Among 459 people with available information, 131 (29%) report being hospitalized. Three deaths have been reported from Arizona (1), California (1) and Texas (1). This is the eleventh lawsuit Mr. Marler has filed against Andrew & Williamson, with victims ranging from 8-months-old to the elderly.
Salmonella is the second most common foodborne illness in the United States. Approximately 1.4 million cases of Salmonella occur each year with 95% of those caused by tainted food. The acute symptoms of Salmonella include the sudden onset of nausea, abdominal cramping, and bloody diarrhea and mucous over a period of days. While there is no cure, infected persons usually recover completely, although it may take months. A small number of people experience ongoing symptoms such as joint pain, which can lead to chronic arthritis.

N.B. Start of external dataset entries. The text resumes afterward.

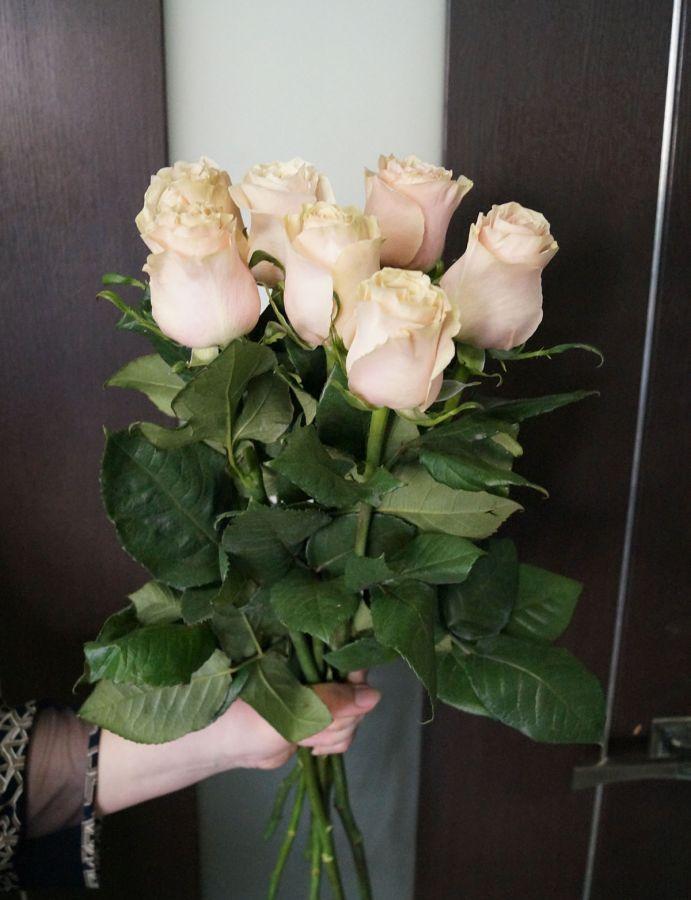 7 роз - Пинк мондиаль (60 см)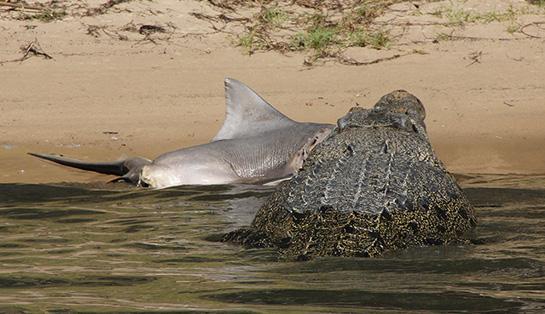 Croc vs. Shark: Giant Saltwater Crocodile Eats Bull Shark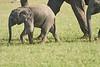Elephant_Asilia_2018_Mara__0169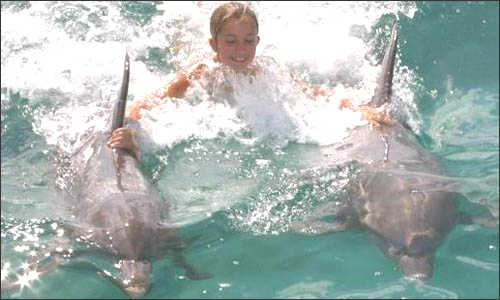 Open Ocean Dolphin Swim - Freeport $219 for 2.5 hours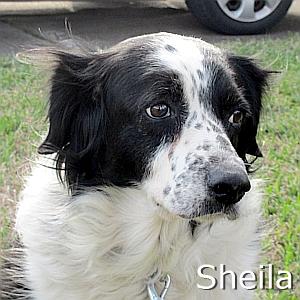 Sheila TN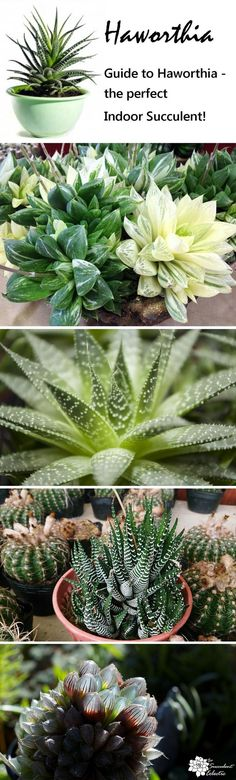 Exceptional Indoor Succulent Guide to growing Haworthia - the perfect indoor succulent plants! :)Guide to growing Haworthia - the perfect indoor succulent plants! Propagating Succulents, Growing Succulents, Succulents In Containers, Cacti And Succulents, Growing Plants, Planting Succulents, Planting Flowers, Succulent Landscaping, Succulent Gardening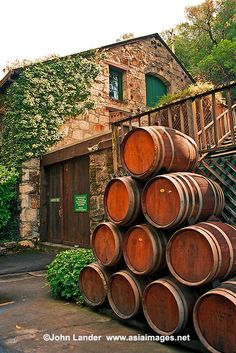 Buena Vista, California's oldest winery founded in Sonoma, 1857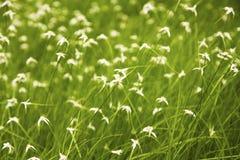 Verde e bianco Fotografia Stock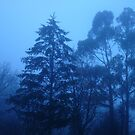 Blue Winter by Leviathan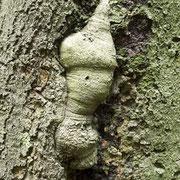 Wundholzbildung, Versuch des Baumes die Höhlung zu schließen, Foto H.Kuhlen, Aufnahme-Datum 23.05.2008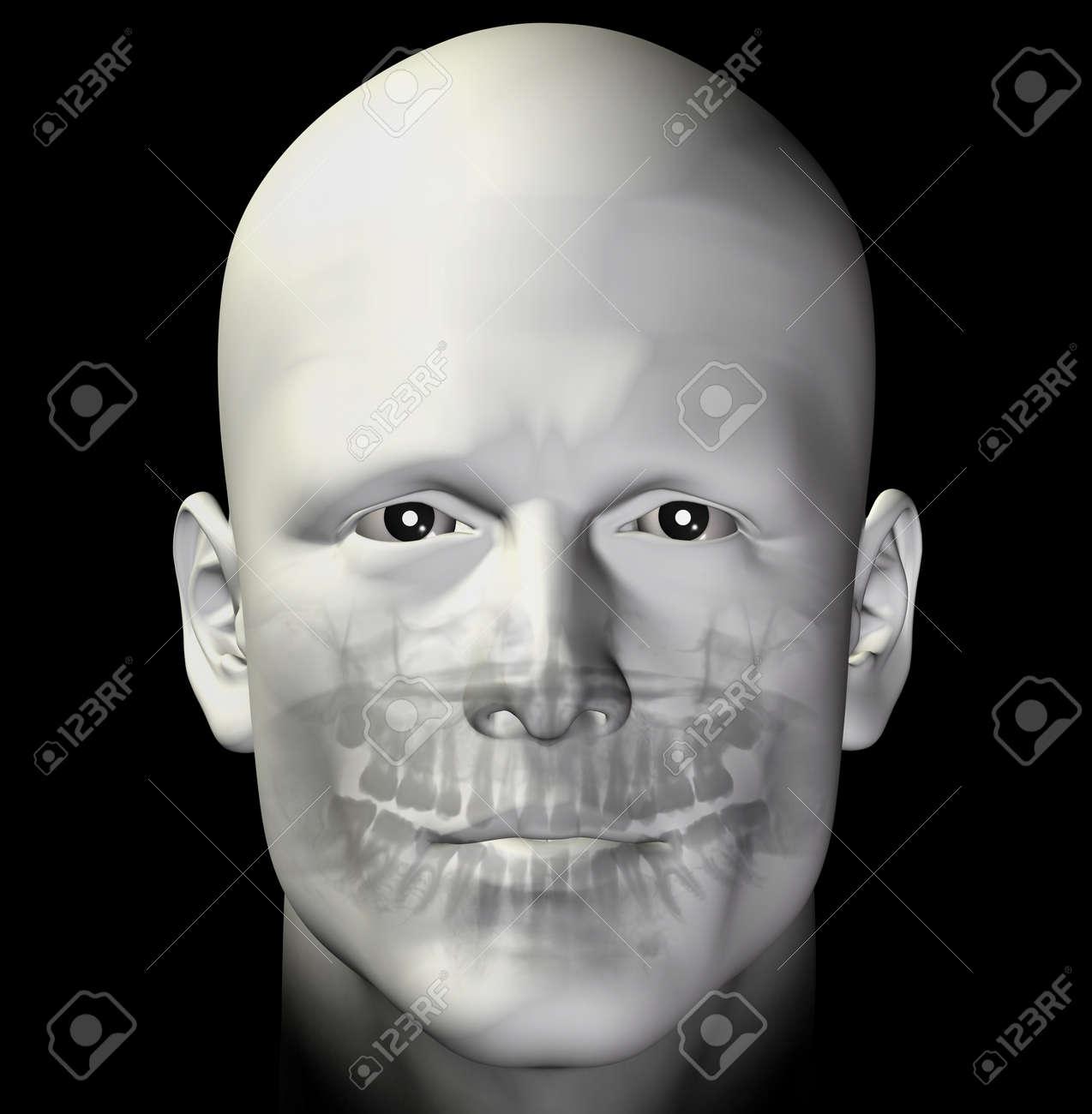 Adult man dental scan x-ray. 3d illustration. Stock Illustration - 9217058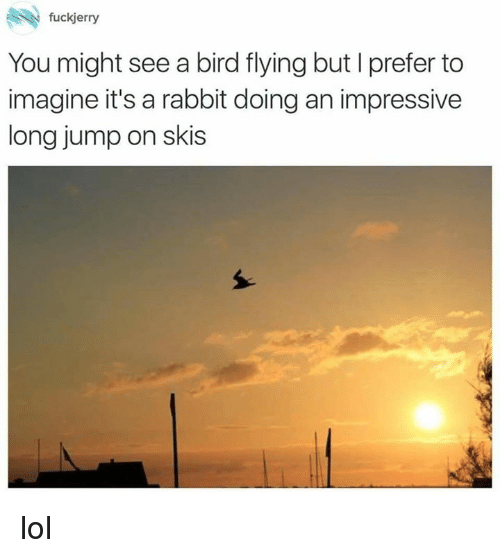 birds flying: fuckjerry  You might see a bird flying but l prefer to  imagine it's a rabbit doing an impressive  long jump on skis lol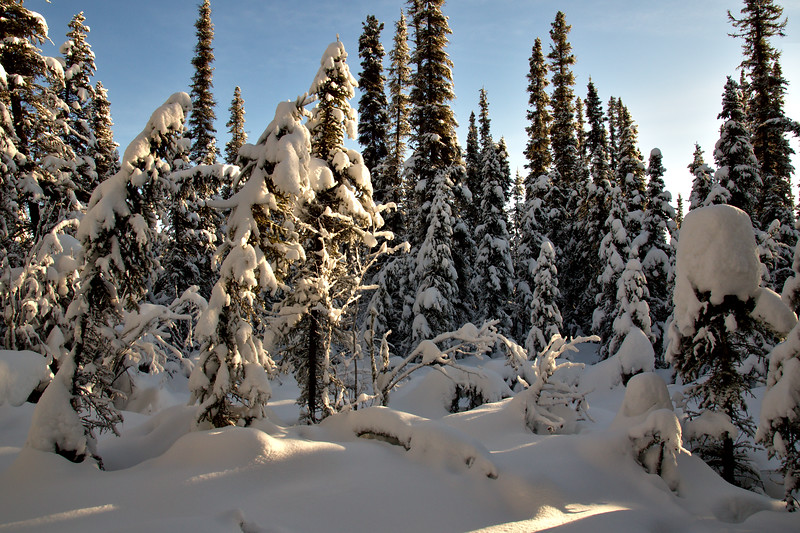 A little light shining through in our boreal forest.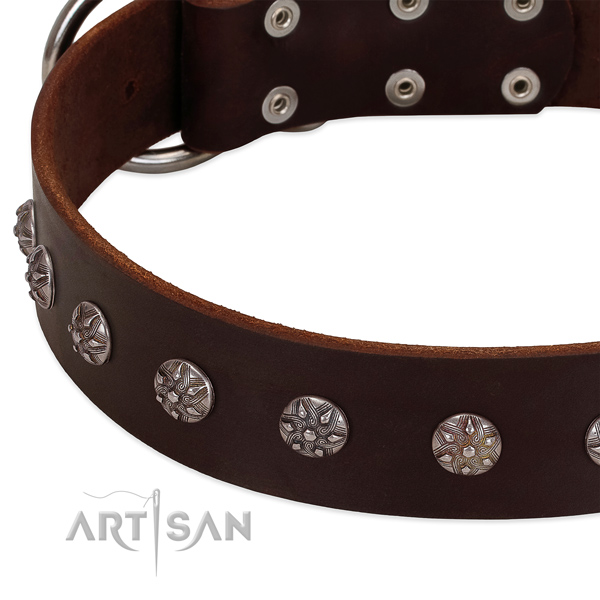 Soft genuine leather dog collar with embellishments for your doggie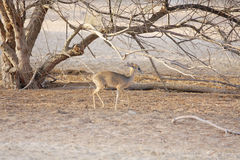 Kirk's Dik-dik, a small antelope Stock Photo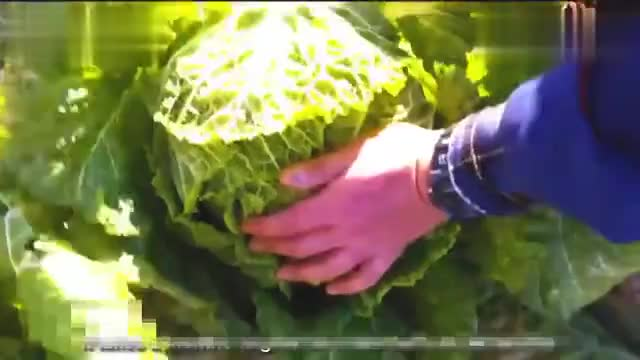 The cultivation and harvest of Chinese cabbage in Japan is worth learning.
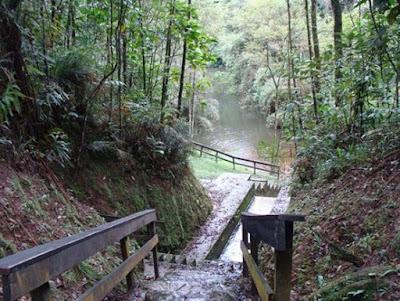 Parque Natural Municipal Nascentes de Paranapiacaba - Tanque do Gustavo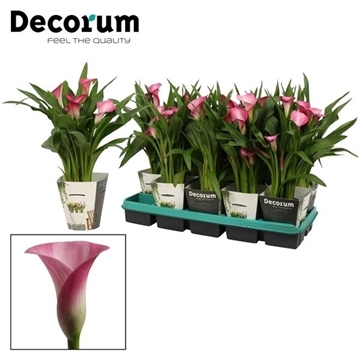Zantedeschia Garnet Glow in Potcover (Decorum)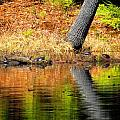 Turtles At The Edge by MTBobbins Photography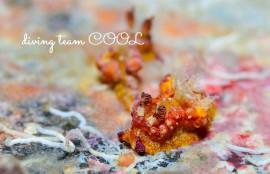 沖縄フォトダイビング ネコジタウミウシ属の一種4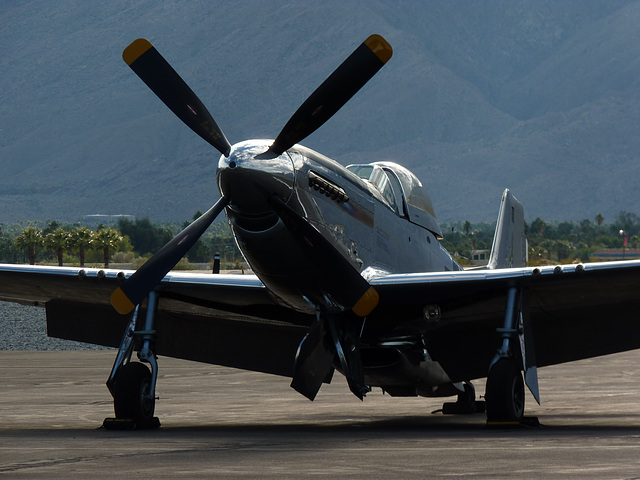 Portrait of a Mustang (4) - 30 November 2013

Marler has been an advocate for victims of foodborne illnesses since representing those made sickest by the historic outbreak of E. coli O157:H7 in the early 1990s that was traced back to fast food giant, Jack in the Box. He has since represented thousands of victims of Salmonella and other foodborne illnesses.
Marler Clark, The Food Safety Law Firm, is the nation’s leading law firm representing victims of Salmonella outbreaks. The Salmonella lawyers of Marler Clark have represented thousands of victims of Salmonella and other foodborne illness outbreaks, and have recovered over $600 million for clients. Marler Clark is the only law firm in the nation with a practice focused exclusively on foodborne illness litigation. Marler Clark attorneys have litigated Salmonella cases stemming from outbreaks traced to a variety of foods, such as cantaloupe, tomatoes, ground turkey, salami, sprouts, cereal, peanut butter, and food served in restaurants. The firm has brought Salmonella lawsuits against companies such as Cargill, ConAgra, Peanut Corporation of America, Sheetz, Taco Bell, Subway, and Wal-Mart.